## start Data excerpts

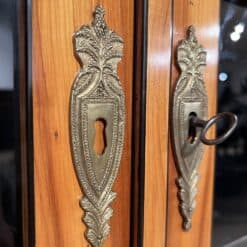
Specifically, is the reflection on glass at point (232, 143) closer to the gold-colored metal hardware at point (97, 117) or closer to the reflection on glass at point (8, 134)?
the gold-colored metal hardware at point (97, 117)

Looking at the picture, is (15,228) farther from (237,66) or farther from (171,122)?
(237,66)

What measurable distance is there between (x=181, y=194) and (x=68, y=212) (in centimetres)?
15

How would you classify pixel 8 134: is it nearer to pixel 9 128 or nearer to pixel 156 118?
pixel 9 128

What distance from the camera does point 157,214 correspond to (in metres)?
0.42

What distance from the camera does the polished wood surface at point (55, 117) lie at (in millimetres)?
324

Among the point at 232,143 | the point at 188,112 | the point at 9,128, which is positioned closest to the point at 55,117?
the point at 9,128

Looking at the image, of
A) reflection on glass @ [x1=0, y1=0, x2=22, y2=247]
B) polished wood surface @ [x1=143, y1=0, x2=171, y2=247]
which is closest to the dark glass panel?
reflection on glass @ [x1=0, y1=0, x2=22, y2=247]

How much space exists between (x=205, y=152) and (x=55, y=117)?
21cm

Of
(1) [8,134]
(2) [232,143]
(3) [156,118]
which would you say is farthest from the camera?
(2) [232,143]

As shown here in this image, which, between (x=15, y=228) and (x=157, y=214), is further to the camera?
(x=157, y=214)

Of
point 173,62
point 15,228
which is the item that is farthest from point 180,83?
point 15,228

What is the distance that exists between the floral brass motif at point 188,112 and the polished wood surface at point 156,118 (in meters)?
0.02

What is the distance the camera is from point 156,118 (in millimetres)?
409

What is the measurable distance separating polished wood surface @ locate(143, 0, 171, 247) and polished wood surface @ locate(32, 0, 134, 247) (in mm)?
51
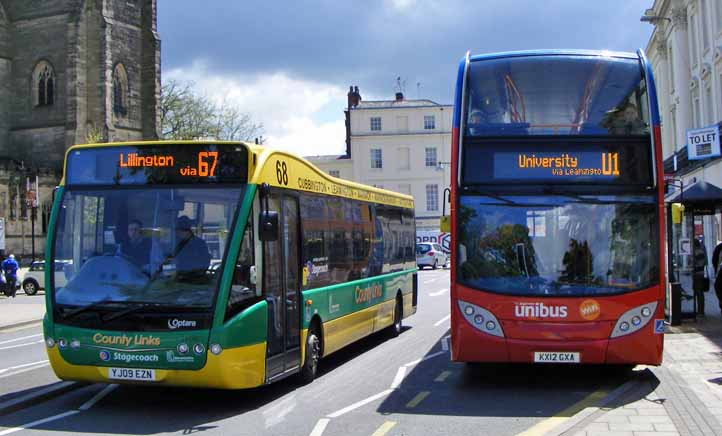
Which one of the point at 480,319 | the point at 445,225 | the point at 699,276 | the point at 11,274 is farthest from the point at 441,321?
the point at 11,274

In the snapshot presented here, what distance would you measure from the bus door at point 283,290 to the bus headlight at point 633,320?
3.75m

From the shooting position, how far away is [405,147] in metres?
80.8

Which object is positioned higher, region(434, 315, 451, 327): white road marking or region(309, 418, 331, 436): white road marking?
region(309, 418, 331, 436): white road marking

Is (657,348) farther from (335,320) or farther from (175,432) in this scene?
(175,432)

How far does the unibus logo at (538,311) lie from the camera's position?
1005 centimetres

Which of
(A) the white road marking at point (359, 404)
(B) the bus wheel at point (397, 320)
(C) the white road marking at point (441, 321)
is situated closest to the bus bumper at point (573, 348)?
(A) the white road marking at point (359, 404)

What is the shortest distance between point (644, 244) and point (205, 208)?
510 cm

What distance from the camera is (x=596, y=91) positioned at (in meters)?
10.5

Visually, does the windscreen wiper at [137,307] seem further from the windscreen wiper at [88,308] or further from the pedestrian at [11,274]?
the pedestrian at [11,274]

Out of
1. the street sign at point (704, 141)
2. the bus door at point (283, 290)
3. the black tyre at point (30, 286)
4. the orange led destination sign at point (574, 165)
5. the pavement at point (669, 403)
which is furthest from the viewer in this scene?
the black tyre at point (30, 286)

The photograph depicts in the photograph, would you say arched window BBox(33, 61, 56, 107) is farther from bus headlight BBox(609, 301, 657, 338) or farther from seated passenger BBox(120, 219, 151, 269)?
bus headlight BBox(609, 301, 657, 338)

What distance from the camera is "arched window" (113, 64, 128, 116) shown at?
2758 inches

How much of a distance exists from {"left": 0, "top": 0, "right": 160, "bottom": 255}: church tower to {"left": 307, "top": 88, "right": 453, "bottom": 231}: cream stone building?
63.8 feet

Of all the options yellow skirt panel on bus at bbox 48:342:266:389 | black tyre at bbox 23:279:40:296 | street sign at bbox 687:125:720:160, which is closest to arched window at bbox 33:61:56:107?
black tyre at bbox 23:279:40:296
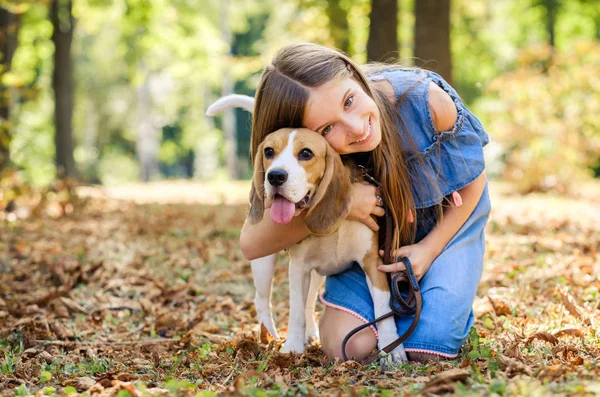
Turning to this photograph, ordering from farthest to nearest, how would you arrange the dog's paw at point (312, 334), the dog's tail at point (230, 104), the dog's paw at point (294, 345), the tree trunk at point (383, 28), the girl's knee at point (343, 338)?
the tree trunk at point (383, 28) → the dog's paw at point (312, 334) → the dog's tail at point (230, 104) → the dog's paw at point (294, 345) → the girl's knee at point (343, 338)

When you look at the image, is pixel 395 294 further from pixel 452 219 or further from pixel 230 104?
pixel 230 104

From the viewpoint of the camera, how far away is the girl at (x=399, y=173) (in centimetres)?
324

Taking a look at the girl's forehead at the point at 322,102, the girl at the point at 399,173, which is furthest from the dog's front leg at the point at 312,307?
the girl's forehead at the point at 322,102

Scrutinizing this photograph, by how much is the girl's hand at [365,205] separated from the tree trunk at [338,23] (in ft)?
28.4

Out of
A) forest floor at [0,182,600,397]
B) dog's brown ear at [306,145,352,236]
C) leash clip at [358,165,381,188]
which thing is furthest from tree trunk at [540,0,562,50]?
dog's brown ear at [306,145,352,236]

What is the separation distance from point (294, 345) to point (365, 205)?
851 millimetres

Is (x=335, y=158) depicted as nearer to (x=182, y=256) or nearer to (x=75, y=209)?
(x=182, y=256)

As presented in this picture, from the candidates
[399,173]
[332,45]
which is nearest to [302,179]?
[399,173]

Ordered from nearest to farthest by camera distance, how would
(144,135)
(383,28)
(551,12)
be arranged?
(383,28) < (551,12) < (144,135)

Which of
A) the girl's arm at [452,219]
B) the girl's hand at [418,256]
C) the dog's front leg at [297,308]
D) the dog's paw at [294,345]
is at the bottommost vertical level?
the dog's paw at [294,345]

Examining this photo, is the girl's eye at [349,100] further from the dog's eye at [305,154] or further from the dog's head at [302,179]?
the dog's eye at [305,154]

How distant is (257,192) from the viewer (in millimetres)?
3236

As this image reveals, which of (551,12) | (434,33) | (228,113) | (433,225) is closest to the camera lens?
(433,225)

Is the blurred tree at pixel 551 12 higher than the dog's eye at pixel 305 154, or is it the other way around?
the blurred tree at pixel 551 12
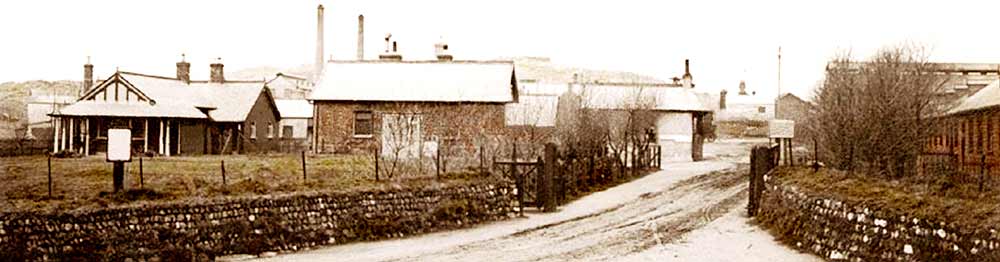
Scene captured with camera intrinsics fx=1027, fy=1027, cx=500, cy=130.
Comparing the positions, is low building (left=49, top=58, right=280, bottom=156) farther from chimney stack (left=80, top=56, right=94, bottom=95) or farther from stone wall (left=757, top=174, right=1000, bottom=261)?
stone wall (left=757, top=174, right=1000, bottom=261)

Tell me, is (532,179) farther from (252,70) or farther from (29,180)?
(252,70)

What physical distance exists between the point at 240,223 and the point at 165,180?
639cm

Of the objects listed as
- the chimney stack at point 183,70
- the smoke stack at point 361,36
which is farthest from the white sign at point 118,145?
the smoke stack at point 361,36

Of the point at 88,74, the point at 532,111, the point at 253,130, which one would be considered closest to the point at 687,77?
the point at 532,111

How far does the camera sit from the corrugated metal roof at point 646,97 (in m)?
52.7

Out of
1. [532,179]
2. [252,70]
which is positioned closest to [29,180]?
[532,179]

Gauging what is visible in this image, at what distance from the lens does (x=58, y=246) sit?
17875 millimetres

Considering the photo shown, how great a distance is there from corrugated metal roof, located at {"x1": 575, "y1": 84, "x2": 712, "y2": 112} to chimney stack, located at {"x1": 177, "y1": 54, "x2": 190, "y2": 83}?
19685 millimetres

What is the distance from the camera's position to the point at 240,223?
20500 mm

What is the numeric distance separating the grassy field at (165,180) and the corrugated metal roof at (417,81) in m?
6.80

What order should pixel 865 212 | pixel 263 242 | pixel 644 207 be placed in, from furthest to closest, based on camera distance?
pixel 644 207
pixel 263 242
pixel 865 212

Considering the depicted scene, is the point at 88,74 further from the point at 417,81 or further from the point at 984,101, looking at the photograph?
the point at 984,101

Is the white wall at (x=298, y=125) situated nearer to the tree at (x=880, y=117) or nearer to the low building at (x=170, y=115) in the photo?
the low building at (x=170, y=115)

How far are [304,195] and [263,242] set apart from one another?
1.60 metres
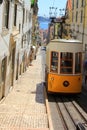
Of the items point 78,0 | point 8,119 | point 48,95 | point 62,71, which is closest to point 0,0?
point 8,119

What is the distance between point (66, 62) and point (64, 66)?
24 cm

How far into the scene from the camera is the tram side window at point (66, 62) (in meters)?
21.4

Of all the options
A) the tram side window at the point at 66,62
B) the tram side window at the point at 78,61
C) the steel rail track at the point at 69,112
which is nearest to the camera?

## end Data excerpts

Reproduce the entries from the line containing "What is the measurable" down to the line containing "1005 centimetres", keeping both of those lines. Leave out any pictures.

§ **Exercise result**
What is the measurable distance separating polished wood surface @ locate(143, 0, 171, 247) and polished wood surface @ locate(32, 0, 134, 247) (in mm)?
51
Which one of the point at 480,319 | the point at 445,225 | the point at 699,276 | the point at 11,274 is farthest from the point at 441,321?
the point at 11,274

In the snapshot presented here, what distance would you measure from the bus door at point 283,290 to the bus headlight at point 633,320?
3.75m

From the shooting position, how far away is [405,147] in metres?
80.8

Which object is positioned higher, region(434, 315, 451, 327): white road marking or region(309, 418, 331, 436): white road marking?
region(309, 418, 331, 436): white road marking

Is (657,348) farther from (335,320) or farther from (175,432) in this scene?
(175,432)

How far does the unibus logo at (538,311) lie from the camera's position?
1005 centimetres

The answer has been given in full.